Until they forget to test network throughput on the virtual servers. It came in at a fraction of what it needed to be. So let’s recap, big customer expecting perfect environment in a few days, and infrastructure not able to deliver. Insert expletive here,
This is not a case where they can simply call the internet provider to fix, as it has nothing to do with the actual network capabilities. This problem has to do with the actual implementation and the oversight to not properly account for network affects caused by virtual NICs. Let me explain.
When you feed a network connection into a virtual server (let’s say with 4 VMs running on it), it’s inherently going to act different than if it was a normal, single server. With virtualization, you now have fun factors like virtual NIC cards and other virtualized processes which can impact the network throughput. It’s the same as when you take a comprehensive security device and power on all the additional capabilities, the throughput is going to go to, well, it’s not going to be good. Try to blame the OEM all you want, but the reality is that you should’ve expected some form of network throughput degredation. You can’t have four 300 lbs guys in a Mini cooper and expect it to get top speeds.

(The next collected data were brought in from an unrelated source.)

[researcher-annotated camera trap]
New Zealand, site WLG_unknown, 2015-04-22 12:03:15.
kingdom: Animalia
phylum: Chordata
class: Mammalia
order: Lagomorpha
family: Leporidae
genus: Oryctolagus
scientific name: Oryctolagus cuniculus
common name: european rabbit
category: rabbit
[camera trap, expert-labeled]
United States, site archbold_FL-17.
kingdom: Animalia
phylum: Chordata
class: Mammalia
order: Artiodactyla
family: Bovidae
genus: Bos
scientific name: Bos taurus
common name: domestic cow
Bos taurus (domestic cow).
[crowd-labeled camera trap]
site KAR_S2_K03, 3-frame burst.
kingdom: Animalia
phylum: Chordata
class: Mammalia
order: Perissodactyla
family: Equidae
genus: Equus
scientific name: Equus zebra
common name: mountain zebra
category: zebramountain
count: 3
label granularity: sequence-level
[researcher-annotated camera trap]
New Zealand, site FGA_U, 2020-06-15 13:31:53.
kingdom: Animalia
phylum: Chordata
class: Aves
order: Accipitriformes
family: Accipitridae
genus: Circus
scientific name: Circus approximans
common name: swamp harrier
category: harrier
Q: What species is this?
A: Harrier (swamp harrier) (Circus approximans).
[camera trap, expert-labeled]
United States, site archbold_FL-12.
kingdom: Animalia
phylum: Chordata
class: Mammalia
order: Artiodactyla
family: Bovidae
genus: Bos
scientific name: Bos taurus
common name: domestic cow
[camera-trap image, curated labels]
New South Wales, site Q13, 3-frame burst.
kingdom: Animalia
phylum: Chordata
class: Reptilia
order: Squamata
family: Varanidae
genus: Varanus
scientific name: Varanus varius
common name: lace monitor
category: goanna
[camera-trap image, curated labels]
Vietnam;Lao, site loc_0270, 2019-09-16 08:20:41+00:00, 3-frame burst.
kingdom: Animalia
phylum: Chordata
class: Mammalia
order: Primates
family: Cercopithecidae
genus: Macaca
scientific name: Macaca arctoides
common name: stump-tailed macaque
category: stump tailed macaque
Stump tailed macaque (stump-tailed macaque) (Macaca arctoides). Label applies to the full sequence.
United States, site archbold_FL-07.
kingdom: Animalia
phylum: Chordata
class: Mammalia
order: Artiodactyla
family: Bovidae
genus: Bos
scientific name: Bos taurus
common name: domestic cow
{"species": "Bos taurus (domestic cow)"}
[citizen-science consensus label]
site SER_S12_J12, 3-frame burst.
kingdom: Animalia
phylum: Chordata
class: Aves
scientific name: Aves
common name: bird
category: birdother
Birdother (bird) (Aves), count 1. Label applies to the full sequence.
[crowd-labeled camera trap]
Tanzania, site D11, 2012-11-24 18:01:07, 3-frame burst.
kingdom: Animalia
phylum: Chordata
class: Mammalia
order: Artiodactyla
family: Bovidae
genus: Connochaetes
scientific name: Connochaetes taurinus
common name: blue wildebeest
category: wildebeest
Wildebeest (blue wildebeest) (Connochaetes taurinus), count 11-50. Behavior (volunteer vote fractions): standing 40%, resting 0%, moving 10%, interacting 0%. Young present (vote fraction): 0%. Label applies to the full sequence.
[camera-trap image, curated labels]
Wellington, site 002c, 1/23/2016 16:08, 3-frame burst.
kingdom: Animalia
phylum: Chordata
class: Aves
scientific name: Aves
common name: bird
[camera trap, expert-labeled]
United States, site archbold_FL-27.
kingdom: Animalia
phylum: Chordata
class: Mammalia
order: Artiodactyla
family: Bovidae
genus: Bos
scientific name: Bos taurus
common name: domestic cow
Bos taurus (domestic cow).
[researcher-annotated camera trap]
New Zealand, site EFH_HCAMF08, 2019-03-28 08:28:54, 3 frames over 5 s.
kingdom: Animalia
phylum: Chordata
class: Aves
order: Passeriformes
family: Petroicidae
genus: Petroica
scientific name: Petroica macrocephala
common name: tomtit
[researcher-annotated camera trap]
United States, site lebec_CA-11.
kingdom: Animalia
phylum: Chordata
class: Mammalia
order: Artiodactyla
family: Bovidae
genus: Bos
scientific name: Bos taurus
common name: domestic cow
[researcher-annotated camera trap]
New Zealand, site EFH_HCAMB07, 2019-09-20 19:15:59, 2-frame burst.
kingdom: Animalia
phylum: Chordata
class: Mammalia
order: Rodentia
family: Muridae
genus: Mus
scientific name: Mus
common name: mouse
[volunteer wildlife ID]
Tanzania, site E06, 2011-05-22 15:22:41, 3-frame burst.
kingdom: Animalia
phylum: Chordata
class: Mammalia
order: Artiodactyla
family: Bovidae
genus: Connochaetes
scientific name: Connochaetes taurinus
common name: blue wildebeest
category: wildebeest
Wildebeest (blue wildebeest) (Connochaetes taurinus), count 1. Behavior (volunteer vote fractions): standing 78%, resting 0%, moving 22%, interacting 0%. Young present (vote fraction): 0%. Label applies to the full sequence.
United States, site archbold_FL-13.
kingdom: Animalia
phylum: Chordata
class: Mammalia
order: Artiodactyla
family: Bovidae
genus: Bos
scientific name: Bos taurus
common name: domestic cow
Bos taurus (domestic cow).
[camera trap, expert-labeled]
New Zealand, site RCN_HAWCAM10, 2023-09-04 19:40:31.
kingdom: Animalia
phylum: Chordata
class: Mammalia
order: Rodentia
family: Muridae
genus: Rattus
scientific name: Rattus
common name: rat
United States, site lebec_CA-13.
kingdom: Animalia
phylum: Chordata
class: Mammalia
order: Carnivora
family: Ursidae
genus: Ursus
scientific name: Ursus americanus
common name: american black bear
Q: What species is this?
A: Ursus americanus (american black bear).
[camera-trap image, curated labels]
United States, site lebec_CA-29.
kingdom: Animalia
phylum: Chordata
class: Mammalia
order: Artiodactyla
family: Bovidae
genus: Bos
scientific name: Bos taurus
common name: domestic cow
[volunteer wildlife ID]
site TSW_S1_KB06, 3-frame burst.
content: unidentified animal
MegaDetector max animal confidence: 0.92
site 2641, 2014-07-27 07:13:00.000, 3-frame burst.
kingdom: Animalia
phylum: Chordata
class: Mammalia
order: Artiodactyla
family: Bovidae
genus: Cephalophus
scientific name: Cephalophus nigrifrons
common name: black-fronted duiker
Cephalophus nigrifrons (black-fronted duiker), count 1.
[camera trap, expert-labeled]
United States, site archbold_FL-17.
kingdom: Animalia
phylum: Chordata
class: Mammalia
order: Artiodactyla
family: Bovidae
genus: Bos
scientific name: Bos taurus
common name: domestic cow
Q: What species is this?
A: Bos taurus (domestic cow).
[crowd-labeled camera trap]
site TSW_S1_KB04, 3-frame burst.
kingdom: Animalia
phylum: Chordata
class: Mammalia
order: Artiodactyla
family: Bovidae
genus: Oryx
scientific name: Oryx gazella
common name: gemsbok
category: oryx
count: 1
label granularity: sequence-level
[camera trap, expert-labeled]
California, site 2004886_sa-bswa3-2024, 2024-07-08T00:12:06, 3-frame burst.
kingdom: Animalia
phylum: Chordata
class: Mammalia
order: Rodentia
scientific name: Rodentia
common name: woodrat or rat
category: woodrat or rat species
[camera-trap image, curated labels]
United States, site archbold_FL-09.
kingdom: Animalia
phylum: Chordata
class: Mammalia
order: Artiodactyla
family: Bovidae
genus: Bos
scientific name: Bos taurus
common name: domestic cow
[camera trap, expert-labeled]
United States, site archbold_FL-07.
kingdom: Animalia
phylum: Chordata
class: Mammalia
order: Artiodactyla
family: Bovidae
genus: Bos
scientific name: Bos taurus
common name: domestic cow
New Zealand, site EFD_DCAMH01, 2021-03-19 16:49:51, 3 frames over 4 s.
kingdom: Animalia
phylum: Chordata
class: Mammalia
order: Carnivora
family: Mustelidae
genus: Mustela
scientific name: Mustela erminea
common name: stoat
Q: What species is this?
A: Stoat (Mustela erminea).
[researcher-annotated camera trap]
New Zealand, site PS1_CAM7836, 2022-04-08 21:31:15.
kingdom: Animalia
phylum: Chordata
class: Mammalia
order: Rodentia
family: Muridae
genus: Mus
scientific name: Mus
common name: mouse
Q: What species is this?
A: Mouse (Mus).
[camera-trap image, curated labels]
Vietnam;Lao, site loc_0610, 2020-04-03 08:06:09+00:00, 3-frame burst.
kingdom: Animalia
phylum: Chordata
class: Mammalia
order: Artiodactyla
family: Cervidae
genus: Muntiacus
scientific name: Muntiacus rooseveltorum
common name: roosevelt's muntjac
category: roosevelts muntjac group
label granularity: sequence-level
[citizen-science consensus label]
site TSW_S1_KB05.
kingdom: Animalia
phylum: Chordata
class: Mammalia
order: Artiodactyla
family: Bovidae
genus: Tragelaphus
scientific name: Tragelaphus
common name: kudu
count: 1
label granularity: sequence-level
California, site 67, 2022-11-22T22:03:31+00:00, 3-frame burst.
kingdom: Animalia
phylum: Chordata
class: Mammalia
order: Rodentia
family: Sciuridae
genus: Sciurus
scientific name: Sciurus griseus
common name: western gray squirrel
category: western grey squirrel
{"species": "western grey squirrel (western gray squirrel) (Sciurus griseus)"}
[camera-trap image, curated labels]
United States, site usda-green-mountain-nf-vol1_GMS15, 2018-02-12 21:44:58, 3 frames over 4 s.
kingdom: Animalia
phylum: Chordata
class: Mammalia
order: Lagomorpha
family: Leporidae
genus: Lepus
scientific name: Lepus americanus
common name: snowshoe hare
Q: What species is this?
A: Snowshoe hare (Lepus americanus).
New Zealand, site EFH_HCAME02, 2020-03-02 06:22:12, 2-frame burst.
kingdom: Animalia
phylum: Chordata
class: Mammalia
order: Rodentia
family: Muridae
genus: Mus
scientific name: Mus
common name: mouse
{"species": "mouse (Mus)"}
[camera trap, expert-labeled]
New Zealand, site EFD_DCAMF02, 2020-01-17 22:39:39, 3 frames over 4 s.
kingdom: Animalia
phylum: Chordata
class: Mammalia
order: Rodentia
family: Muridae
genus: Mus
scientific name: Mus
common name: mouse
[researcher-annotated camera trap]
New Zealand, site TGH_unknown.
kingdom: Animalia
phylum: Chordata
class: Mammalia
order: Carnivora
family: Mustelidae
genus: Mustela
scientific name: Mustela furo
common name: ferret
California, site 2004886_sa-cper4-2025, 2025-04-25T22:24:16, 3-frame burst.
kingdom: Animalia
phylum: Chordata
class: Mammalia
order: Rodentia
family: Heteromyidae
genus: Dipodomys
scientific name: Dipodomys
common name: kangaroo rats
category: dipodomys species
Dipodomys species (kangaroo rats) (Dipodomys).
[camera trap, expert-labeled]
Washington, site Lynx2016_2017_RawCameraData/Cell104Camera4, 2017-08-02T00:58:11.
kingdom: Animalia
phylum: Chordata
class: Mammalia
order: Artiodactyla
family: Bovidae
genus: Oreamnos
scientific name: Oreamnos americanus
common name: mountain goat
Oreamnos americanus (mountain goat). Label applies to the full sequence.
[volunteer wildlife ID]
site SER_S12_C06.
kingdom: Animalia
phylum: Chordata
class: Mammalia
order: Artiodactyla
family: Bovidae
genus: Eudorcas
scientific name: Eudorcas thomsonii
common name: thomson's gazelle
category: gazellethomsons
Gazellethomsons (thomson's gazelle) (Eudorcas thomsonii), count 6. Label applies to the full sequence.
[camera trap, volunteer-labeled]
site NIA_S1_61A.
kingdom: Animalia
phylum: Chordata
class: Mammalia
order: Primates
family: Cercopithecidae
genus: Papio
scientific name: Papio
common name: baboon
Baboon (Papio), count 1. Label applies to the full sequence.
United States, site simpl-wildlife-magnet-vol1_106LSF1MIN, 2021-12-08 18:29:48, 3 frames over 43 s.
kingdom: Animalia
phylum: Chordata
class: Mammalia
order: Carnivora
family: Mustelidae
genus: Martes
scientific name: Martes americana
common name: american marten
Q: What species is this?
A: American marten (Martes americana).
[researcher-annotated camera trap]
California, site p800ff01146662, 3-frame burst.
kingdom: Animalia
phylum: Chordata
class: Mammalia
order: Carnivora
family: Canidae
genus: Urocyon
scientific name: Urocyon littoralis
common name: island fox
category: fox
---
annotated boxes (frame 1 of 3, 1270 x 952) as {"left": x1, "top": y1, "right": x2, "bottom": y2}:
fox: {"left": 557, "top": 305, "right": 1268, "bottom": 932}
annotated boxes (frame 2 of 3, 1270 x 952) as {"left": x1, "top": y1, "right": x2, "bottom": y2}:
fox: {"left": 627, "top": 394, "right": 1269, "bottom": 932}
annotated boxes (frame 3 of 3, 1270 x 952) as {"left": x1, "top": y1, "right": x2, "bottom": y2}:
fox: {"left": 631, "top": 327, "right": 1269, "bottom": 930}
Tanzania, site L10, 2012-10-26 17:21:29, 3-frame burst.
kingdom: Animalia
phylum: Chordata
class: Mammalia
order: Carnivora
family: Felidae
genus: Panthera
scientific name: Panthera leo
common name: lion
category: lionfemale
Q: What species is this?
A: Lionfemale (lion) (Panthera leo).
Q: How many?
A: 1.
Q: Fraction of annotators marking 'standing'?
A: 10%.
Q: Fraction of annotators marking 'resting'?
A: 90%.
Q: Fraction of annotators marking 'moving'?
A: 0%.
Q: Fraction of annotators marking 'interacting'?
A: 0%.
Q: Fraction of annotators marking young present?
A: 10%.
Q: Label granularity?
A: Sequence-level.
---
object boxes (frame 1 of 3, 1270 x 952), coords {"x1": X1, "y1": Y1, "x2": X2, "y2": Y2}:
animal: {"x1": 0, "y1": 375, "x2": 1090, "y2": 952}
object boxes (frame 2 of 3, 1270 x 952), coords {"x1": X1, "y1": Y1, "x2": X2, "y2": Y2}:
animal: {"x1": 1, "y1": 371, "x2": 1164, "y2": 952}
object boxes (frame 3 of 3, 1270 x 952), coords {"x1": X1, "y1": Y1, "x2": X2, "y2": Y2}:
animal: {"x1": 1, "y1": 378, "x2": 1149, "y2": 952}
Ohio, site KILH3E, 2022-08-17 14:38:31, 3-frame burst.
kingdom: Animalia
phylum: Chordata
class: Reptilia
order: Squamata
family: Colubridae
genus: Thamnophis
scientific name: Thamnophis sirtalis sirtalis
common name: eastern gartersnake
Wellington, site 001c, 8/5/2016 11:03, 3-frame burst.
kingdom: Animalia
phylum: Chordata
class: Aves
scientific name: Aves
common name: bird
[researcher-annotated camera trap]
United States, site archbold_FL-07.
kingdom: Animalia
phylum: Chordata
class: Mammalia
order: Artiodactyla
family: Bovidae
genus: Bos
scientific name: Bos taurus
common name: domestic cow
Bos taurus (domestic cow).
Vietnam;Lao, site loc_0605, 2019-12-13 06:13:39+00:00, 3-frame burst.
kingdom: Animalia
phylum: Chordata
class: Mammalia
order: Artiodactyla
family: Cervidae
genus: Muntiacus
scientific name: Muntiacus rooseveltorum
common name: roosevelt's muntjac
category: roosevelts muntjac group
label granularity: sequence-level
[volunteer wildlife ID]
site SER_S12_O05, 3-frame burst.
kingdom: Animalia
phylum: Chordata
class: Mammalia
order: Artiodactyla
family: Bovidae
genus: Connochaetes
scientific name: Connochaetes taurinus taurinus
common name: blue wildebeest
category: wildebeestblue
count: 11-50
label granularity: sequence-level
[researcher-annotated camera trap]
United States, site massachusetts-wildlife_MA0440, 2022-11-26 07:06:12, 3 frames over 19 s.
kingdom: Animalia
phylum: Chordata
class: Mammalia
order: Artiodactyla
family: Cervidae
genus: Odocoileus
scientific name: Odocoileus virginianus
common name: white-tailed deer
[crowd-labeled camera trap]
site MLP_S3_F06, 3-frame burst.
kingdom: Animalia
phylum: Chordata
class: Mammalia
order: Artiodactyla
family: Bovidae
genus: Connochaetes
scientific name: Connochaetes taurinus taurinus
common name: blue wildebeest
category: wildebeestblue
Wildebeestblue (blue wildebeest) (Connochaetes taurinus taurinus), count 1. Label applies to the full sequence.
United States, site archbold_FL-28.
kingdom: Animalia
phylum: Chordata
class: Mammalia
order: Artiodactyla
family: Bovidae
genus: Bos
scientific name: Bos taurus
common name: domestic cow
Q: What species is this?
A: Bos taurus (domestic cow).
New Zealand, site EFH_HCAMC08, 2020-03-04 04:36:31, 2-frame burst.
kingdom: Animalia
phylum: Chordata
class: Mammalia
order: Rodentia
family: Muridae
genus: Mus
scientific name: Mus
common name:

So what happened? Well, luckily they were able to push the deal back slightly and get it all fixed after working with all the right partners. But again, it’s not the fault of the OEMs here, not doing the right testing was the culprit.
Cloud is inherently more complicated, and there are lots of squiggly details that are going to trip people up. There is no way everyone can be an expert, so the best thing to do is really take your time and do the research. Read best case practices, talk to OEMs, make sure you have the right people on the project, and GO SLOW.
Cloud can help companies become more nimble and agile, but don’t expect the adoption path to be.